■ **DOCUMENT TEXT**
Italiangreyhound · 19/02/2017 20:03

Kids know so much more ... (even how to type, which clearly I do not!)

Italiangreyhound · 19/02/2017 20:05

little how sad about your friend's husband. Sad

littleoldladywho · 19/02/2017 20:06

Greyhound we live in a v small community - dd1 frequently lifeguards for her teachers and their offspring Grin frankly no one would be able to do anything at all if they were worried about being seen doing it in rl. That's a different thing to creating an everlasting accessible photographic online record though!

TheSnowFairy · 19/02/2017 20:08

I'm a marketing manager for a school. From another perspective - what happens if you write something less than flattering about somewhere which then affects the school?

So you either end up writing something completely vanilla and bland or you write your honest feelings with potential consequences. And students will definitely look you up.

I wouldn't recommend it - as pp said, keep a diary.

TheCakes · 19/02/2017 20:09

Miss Meth Shock

I think it's fine, but I wouldn't use your real names. Loads of bloggers have screen names, and nicknames for their partners, DC etc.

■ **SUPPLIED RECORDS**
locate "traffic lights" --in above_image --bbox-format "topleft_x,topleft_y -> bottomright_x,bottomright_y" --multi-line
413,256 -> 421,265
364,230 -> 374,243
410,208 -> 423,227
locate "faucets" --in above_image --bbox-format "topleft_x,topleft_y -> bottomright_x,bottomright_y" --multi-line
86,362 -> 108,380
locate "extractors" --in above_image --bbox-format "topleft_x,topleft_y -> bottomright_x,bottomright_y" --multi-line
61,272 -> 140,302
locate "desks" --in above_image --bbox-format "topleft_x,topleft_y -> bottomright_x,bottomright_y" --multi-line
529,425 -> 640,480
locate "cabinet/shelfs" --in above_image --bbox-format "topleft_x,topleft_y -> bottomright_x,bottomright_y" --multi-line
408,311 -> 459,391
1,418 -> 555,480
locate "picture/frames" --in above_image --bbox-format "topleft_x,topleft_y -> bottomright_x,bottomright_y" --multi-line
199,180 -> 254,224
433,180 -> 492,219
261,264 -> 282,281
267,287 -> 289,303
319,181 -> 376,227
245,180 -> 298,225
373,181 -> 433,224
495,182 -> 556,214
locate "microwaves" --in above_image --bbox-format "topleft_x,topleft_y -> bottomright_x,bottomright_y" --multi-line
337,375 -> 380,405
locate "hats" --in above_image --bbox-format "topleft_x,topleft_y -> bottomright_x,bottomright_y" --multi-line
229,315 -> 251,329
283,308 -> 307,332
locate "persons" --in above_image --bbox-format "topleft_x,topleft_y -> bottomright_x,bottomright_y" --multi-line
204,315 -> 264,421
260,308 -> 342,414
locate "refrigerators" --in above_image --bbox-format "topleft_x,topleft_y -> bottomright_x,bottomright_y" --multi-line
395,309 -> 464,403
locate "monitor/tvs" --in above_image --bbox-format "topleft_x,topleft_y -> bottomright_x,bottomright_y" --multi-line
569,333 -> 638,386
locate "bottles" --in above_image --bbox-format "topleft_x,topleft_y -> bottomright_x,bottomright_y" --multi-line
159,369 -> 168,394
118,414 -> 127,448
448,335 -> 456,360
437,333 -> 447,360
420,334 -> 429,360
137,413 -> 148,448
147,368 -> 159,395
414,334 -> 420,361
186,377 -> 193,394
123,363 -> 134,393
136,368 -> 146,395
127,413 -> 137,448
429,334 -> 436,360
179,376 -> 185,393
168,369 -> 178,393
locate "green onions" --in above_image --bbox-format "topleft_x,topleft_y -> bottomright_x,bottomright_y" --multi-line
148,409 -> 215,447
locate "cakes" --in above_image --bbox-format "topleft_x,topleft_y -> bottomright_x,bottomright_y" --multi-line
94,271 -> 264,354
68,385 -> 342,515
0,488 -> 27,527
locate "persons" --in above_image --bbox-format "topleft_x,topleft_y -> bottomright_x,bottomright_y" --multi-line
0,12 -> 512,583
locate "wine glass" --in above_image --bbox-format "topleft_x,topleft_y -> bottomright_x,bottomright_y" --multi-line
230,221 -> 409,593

■ **REQUIRED ACTIONS**
1: According to the forum thread, what job does TheSnowFairy have?
2: Reproduce the forum thread from "Kids know so" up to and including "affects the school?".

■ **SOLUTIONS TO THE TASKS**
1: Marketing manager for a school.

2:
Kids know so much more ... (even how to type, which clearly I do not!)

Italiangreyhound · 19/02/2017 20:05

little how sad about your friend's husband. Sad

littleoldladywho · 19/02/2017 20:06

Greyhound we live in a v small community - dd1 frequently lifeguards for her teachers and their offspring Grin frankly no one would be able to do anything at all if they were worried about being seen doing it in rl. That's a different thing to creating an everlasting accessible photographic online record though!

TheSnowFairy · 19/02/2017 20:08

I'm a marketing manager for a school. From another perspective - what happens if you write something less than flattering about somewhere which then affects the school?